→ **Objective**:
Reproduce every one of the records below word for word, but omit the pictures.

→ **Records for the task**:
## start
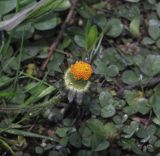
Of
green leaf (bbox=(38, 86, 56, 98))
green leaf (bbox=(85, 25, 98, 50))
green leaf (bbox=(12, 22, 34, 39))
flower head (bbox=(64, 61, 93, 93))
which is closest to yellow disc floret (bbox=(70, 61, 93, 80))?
flower head (bbox=(64, 61, 93, 93))

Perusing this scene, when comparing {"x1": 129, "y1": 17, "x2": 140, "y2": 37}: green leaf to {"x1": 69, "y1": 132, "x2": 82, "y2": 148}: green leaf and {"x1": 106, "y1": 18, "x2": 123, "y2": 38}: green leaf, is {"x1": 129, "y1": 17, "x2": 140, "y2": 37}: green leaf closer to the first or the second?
{"x1": 106, "y1": 18, "x2": 123, "y2": 38}: green leaf

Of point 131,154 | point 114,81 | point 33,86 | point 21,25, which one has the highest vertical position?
point 21,25

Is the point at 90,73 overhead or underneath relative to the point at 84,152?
overhead

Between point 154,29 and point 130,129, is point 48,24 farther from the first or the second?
## end
→ **Result of the exercise**:
Of
green leaf (bbox=(38, 86, 56, 98))
green leaf (bbox=(85, 25, 98, 50))
green leaf (bbox=(12, 22, 34, 39))
flower head (bbox=(64, 61, 93, 93))
which is closest to yellow disc floret (bbox=(70, 61, 93, 80))?
flower head (bbox=(64, 61, 93, 93))

Perusing this scene, when comparing {"x1": 129, "y1": 17, "x2": 140, "y2": 37}: green leaf to {"x1": 69, "y1": 132, "x2": 82, "y2": 148}: green leaf and {"x1": 106, "y1": 18, "x2": 123, "y2": 38}: green leaf, is {"x1": 129, "y1": 17, "x2": 140, "y2": 37}: green leaf closer to the first or the second?
{"x1": 106, "y1": 18, "x2": 123, "y2": 38}: green leaf

Of point 131,154 | point 114,81 | point 33,86 | point 21,25, which one has the highest vertical position?
point 21,25

Is the point at 90,73 overhead or underneath relative to the point at 84,152?
overhead

Between point 154,29 and point 130,129, is point 48,24 farther from the first or the second?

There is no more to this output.